Neurotoxin, Rattlesnake Bite, Rattlesnakes, Snake Bites, Venomous Snakes

Growing up as a resident in rural a desert community can provide a great deal of excitement. There may not be a great many places to go, the shopping centers don’t even come close to the malls of Los Angeles and New York City, however, there are a great many aspects of nature to discover. It is partly this background that drives my passion for animals, wildlife, and the environment around us. It is also due in part to this background that I am more aware and educated about the dangers of the great outdoors and its many venomous creatures. As a child I can remember hearing many stories about the Black Widow Spider, I was even bit by one. I heard tales of snake bites. I caught snakes, lizards, birds, spiders, ants, you name it. But the one thing that proved most useful was knowing just how to treat a snake bite. In the deserts of California, the Rattlesnake can prove a troublesome opponent.

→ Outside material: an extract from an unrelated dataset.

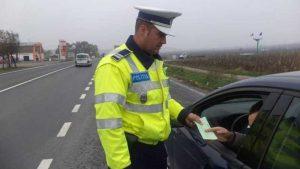 Poliţistul a stabilit că şoferul nu avea permis de conducere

Luckly for victims of rattlesnake bites, the mortality rate is low at only 0.28% for those treated with the antivenin, and 2.6% for those without antivenin treatment. (WebMD, 2006) However, that doesn’t mean that the number of bites are as low, ever year nearly 8,000 people in the U.S are bitten by venomous snakes, according to the FDA, 9-15 of those 8,000 die. (Rhoades, 2007). David Hardy, a physician in Arizona well accustomed to treating venomous snakes bites states that “People often aren’t trained in what to do, and they are in a panic situation.” (Henkel, 2004). This panic situation doesn’t have to happen to you. Before you go hiking or out on a wilderness trip, study up on snakes, how to prevent bites, and how to treat them. Immediate treatment can be the difference between life or death.

There are two families of venomous snakes in the U.S with the vast majority being in the Pit Viper family. A family containing rattlesnakes, copperheads, and cottonmouths otherwise known as water moccasins. (Henkel, 2004). Pit vipers are the number one offender as far as snake bites go in the U.S, and they can be found throughout the country. Most rattlesnakes inject a hemotoxin that causes vast amounts of swelling that cuts off that results in about 1/3 of the victim’s blood circulation being lost to the tissue only hours after the toxin is injected. (Mar Vista Animal Medical Center, 2004). This loss of circulation disrupts blood clotting leading to uncontrolled bleeding, shock from blood loss, and eventually death if left unchecked.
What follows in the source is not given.